Co się stało z paliwem, przecież tam musiało być piekło pożaru i belki oraz wszystko wokół musiało być gorące?  Nic z tego, kobieta jakoś dotarła do otworu i trzyma się jednej z belek. Następna sprawa – elewacja WTC była obłożona aluminiowymi profilami, widać na zdjęciu modułowość tych profili. Otwór jest w „ząbki”, których wielkość odpowiada długości takiego profilu. I jaki wniosek czytelniku z tego obrazka? A taki, że jakby samolot wleciał do budynku to panele powinny być powyginane do środka (przynajmniej cześć).

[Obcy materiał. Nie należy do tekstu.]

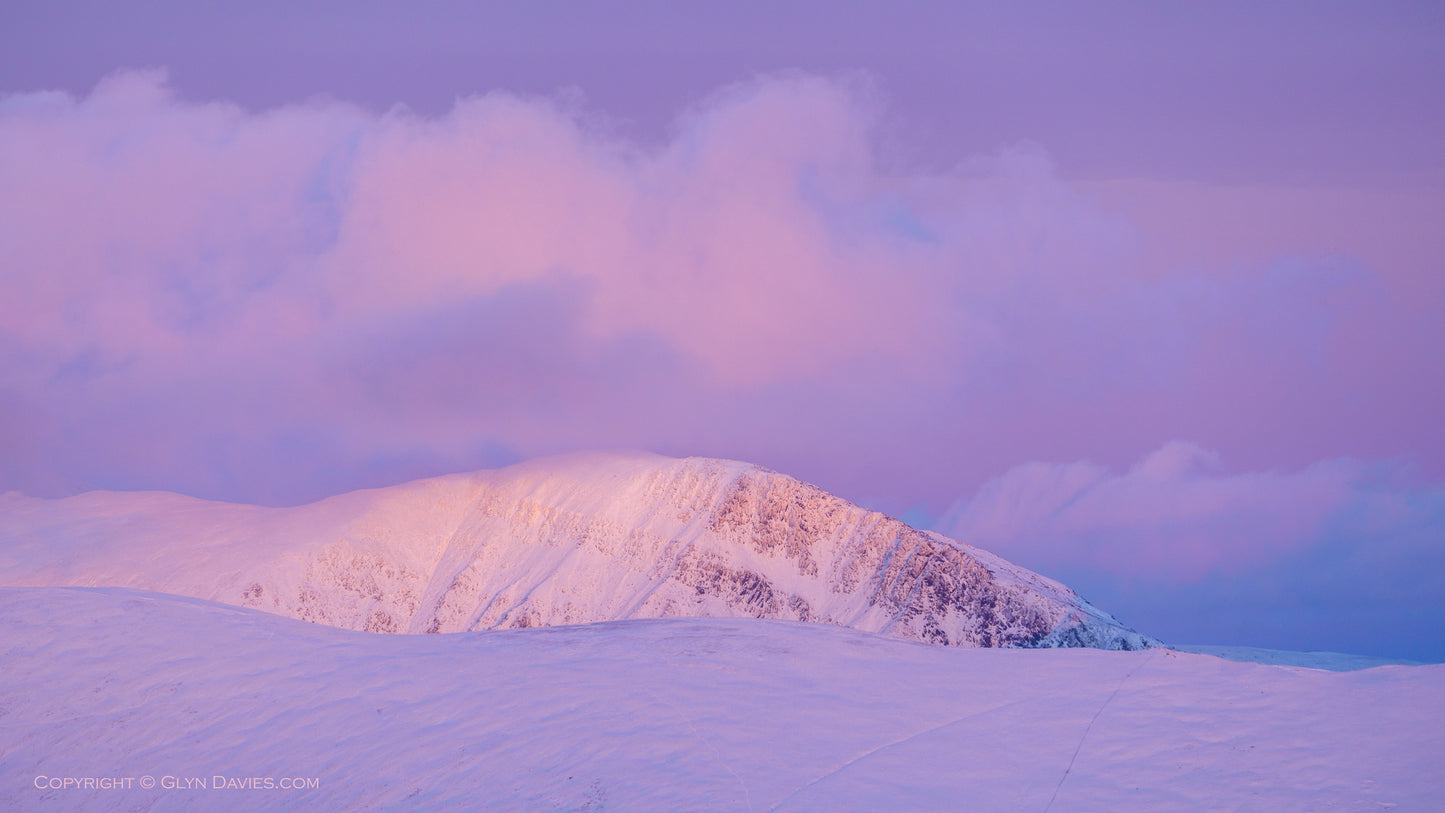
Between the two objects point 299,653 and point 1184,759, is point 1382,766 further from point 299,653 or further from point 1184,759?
point 299,653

Nie obserwujemy nic takiego, a dlatego gdyż kolumny zostały poprzecinane ładunkami, które eksplodując odrzuciły elewację na zewnątrz.
Aby zamknąć sprawę uderzenia samolotów to polecam zapoznanie się z linkiem #7.
Jedną z wielu spraw jest prędkość, jaką uzyskały samoloty w momencie domniemanego uderzenia. Dla jednego z nich oszacowano 263 m/s to jest ok 940 km/godz. Taka prędkość na tej wysokości jest niemożliwa.
 
Zawalenie WTC1 i WTC2
Przejdźmy do najbardziej spektakularnego zdarzenia, jakim było zawalenie się WTC1 i WTC2. Osobno potraktuję WTC7, które zawaliło się w identyczny sposób.
 
Na początku ustalmy, co oznacz swobodny spadek. Jest to ruch ciała z góry na dół pod wpływem siły grawitacyjnej z początkową prędkością v = 0. Czyli trzymamy cegłę i puszczamy ją z ręki poza krawędź dachu. Czas po którym cegła doleci do ziemi określa wzór:

t = √(2h/g)


(pomijamy opór powietrza, g=9,81m/s2)

Jakbyśmy taką cegłę zrzucili z dachu WTC (h=ok. 400m) to po 9 sekundach zetknęłaby się z ziemią.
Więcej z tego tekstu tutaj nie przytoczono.